Evaluate the following expression $\dfrac{n!}{(n-r)!}$ when n = 9 and r = 5.

Answer 1

Hint: In this question, we use the formula to find the factorial of a number is given by $n!=n\times (n-1)\times (n-2)\times .......\times 3\times 2\times 1$. The factorial is the product of all integers less than or equal to n but greater than or equal to 1.

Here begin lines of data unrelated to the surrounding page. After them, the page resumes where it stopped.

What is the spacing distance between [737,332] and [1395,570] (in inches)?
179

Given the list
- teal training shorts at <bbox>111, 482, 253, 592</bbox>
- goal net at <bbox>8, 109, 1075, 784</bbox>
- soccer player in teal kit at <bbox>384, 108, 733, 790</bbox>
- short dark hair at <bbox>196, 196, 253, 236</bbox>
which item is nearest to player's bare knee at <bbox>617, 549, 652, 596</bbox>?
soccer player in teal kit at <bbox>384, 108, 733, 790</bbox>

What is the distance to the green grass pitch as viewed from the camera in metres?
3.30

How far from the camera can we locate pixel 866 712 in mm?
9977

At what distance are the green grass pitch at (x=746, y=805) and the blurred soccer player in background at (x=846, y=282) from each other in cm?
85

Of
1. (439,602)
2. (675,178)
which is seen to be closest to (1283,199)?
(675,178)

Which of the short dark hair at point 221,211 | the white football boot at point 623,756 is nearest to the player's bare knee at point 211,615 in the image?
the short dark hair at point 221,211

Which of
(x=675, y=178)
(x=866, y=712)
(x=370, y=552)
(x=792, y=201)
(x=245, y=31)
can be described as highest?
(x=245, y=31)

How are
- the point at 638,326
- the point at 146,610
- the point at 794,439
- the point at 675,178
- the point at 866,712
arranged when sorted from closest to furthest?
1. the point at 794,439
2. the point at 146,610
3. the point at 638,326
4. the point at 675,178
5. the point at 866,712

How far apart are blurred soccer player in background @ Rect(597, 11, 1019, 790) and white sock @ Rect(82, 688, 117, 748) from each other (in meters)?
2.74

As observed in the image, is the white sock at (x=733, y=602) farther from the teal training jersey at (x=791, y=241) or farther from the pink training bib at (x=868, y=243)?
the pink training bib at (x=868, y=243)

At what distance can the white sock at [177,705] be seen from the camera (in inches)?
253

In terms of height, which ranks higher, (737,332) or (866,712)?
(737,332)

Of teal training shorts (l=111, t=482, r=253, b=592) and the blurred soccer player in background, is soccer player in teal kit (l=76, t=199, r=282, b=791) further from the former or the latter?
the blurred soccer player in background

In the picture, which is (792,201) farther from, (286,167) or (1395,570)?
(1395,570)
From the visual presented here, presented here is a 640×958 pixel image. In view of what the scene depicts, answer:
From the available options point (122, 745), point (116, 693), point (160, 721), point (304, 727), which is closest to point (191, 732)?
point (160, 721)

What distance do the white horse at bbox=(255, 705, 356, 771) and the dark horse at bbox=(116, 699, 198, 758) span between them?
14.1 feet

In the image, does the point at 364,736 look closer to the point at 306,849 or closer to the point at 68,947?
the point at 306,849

Complete step by step answer:
In Mathematics, factorial is a simple thing. Factorials are just products. An exclamation mark indicates the factorial. Factorial is a multiplication operation of natural numbers with all the natural numbers that are less than it.
The multiplication of all positive integers says n, that will be smaller than or equivalent to n is known as the factorial. The factorial of a positive integer is represented by the symbol $n!$ .
From the formula of factorial, the recurrence relation for the factorial of a number is defined as the product of factorial number and factorial of that number minus 1. It is given by
$n!=n\times (n-1)!$
Let us consider the given expression $\dfrac{n!}{(n-r)!}$ and put the given values n = 9 and r = 5, then we have
$\dfrac{n!}{(n-r)!}=\dfrac{9!}{(9-5)!}=\dfrac{9!}{4!}.....................(1)$
By definition of the factorial,
$9!=9\times 8\times 7\times 6\times 5\times 4\times 3\times 2\times 1$ and $4!=4\times 3\times 2\times 1$
Equation (1) becomes
$\dfrac{n!}{(n-r)!}=\dfrac{9!}{(9-5)!}=\dfrac{9\times 8\times 7\times 6\times 5\times 4\times 3\times 2\times 1}{4\times 3\times 2\times 1}$
Cancelling some terms, we get
$\dfrac{n!}{(n-r)!}=\dfrac{9!}{(9-5)!}=9\times 8\times 7\times 6\times 5$
$\dfrac{n!}{(n-r)!}=\dfrac{9!}{(9-5)!}=15120$
Hence, the value of the expression $\dfrac{n!}{(n-r)!}$ when n =9 and r =5 is 15120.

Note: The factorial of 0 is 1. According to the convention of empty product, the result of multiplying no factors is a nullary product. It means that the convention is equal to the multiplicative identity.